• [SELECTED EXTRACT]:
------------------------------------------------------------------------

The elephant in the living room, or: The case for an open source C++ parser
Evaluating Existing Approaches
Potential SoC? Mentors
Note:This document is a draft, we will review it during the next days and weeks, please feel free to make whatever augmentations you consider useful! ---
This is something that has meanwhile been requested numerous times during the last 5 years in dozens of discussions on the Spirit/Boost? mailing lists (where it is still being brought up on a regular basis)  as well as in various related feature requests: a full ISO C++ parser, implemented in, or based on Boost.Spirit.
If you check out the Spirit mailing list archives concerning discussions about a Spirit C++ parser, you'll probably agree that it's safe to say that this is one of the most (if not even the most at all!) frequently requested features for the Boost.Spirit parser framework library. This is mainly due to the fact that there is currently not a single free/open source tool/framework (or library) available that can properly parse ISO C++ in order to provide the (complete!) parsed data in tree format for further evaluation/processing.
While several Spirit users have meanwhile attempted to address the need for an open C++ parser using Spirit, there has so far only been made few progress. It's turned out to be a pretty complex job, on the one hand because Spirit may not yet offer all the required infrastructure code to make an implementation solely based on Spirit feasible at all, on the other hand also because of the various difficulties related to parsing an ambiguous langauge as C++.
So, while requests for an open source C++ parser have usually in fact been communicated via the Spirit mailing lists, they are in no way specific to, or limited to Spirit users. Rather, there is apparently a whole population of C++ developers hoping to finally get access to an open source C++ parser that they can use to develop tools to process C++ source code in an abstract fashion, thereby facilitating the development of new tools and technologies to further software development-thus the repeated requests are in fact reflective of the significant demand for such a tool/library.

------------------------------------------------------------------------

• [SOURCE DATA]:
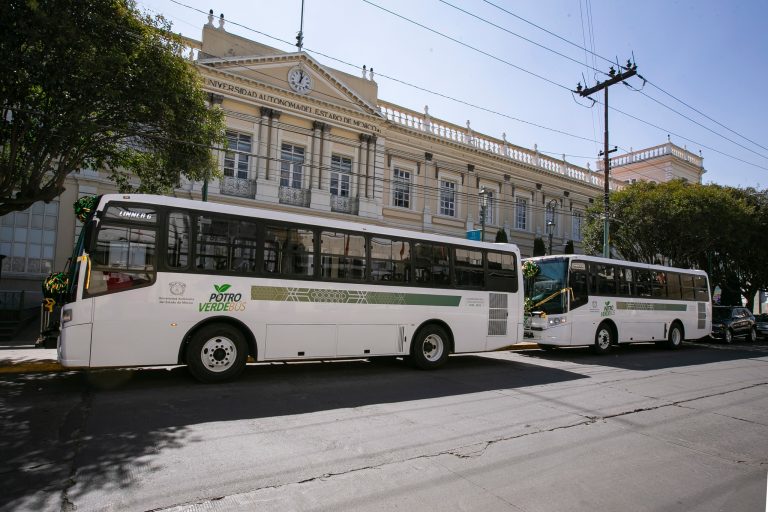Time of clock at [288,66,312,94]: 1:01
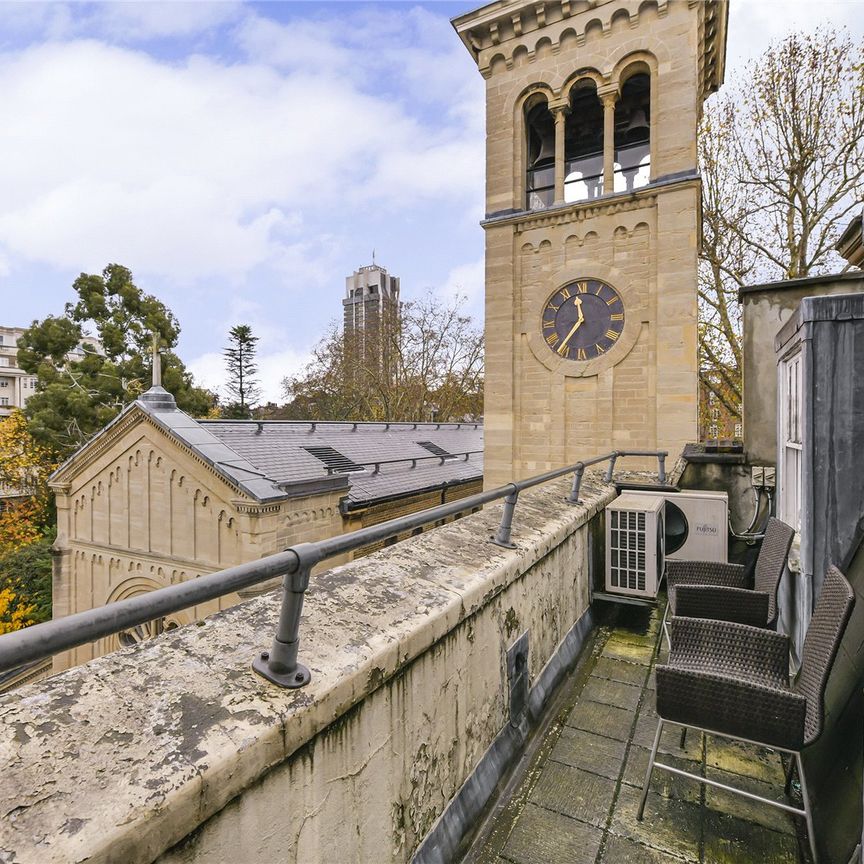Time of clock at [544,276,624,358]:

------------------------------------------------------------------------

Repeat the passage of the page on an open source C++ parser, starting with "The elephant in" and going on through "based on Boost.Spirit.". Rely only on the page about an open source C++ parser.

• [COMPLETE RESPONSE]:
The elephant in the living room, or: The case for an open source C++ parser
Evaluating Existing Approaches
Potential SoC? Mentors
Note:This document is a draft, we will review it during the next days and weeks, please feel free to make whatever augmentations you consider useful! ---
This is something that has meanwhile been requested numerous times during the last 5 years in dozens of discussions on the Spirit/Boost? mailing lists (where it is still being brought up on a regular basis)  as well as in various related feature requests: a full ISO C++ parser, implemented in, or based on Boost.Spirit.